Refleksi dari Surah ‘Abasa

Refleksi ini lagi-lagi adalah review dari kuliah Ramadhan yang disampaikan oleh Ustad Nouman Ali Khan.

kali ini saya mau menuliskan tentang sebagian ayat dari surah ‘Abasa.

Ayat surah ‘abasa ini dimulai dengan kisah Rasulullah Saw yang sedang berbicara dengan pemuka kaum Quraisy. Pembicaraan tersebut Rasulullah Saw tujukan untuk menjelaskan mengenai Islam kepada pemuka tersebut.
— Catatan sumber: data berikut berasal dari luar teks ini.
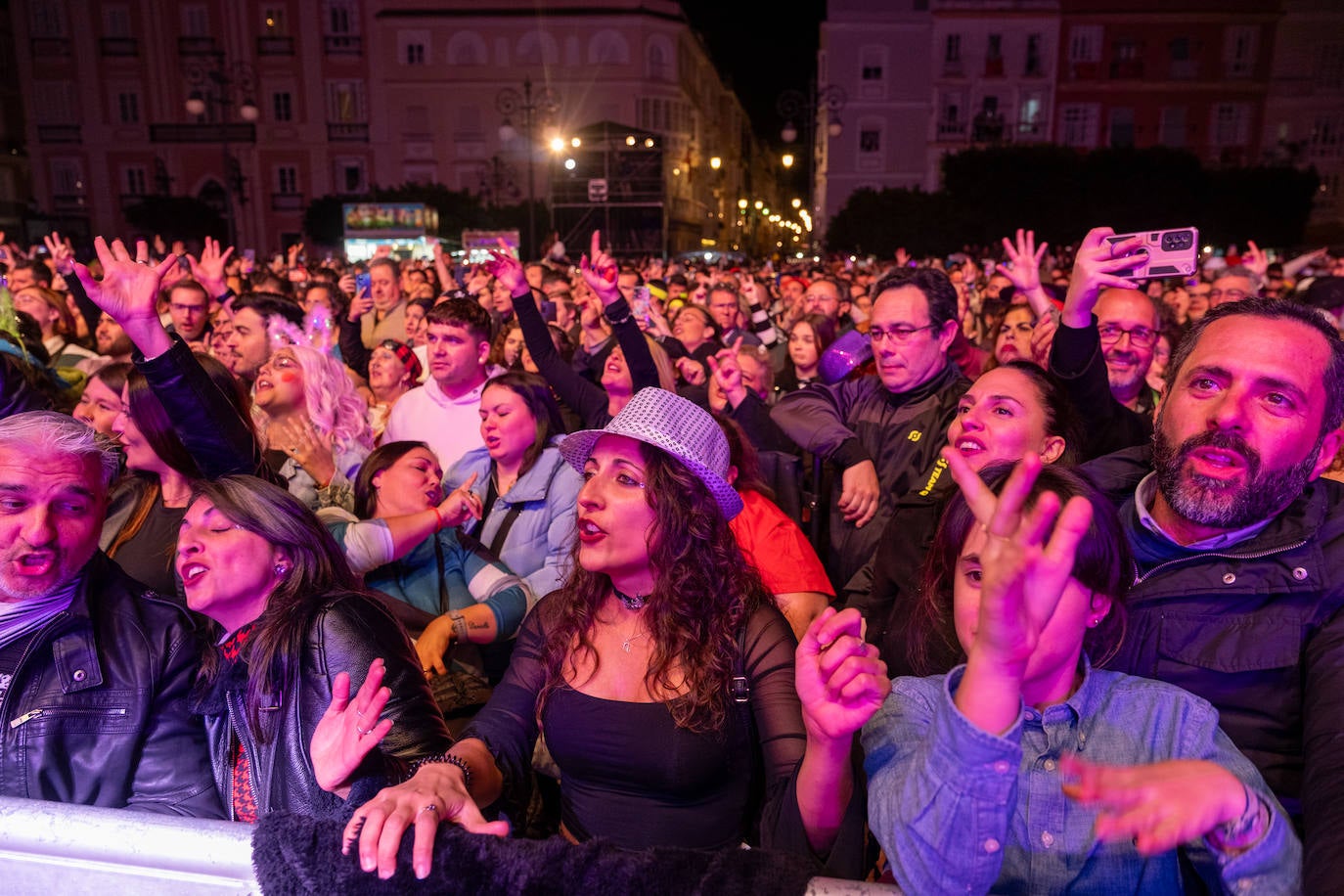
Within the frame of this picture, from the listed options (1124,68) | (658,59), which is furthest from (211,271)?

Saat sedang berbicara, Seorang sahabat buta yakni Abdullah bin Ummi Maktum, menghampiri Rasulullah Saw dan berkata kira-kira seperti ini “Ya Rasulullah sampaikanlah kepadaku sebagian dari pelajaran yang engkau terima”. Sahabat Abdullah tersebut berujar seakan tidak menyadari kehadiran orang lain di sisi Rasulullah.

Karena permintaan tersebut, kening Rasulullah sedikit berkerut, bukan karena tidak suka pada Abdullah bin Ummi Maktum, tapi karena beliau khawatir memikirkan kesempatan yang hilang untuk mendakwahi pemuka Quraisy jika ia melayani Abdullah. Lalu Rasulullah berkata pada pemuka tersebut “apakah telah jelas apa yang saya sampaikan?”, dengan harapan pula bahwa Abdullah mungkin dapat menyadari bahwa Rasulullah sedang berbicara dengan orang lain.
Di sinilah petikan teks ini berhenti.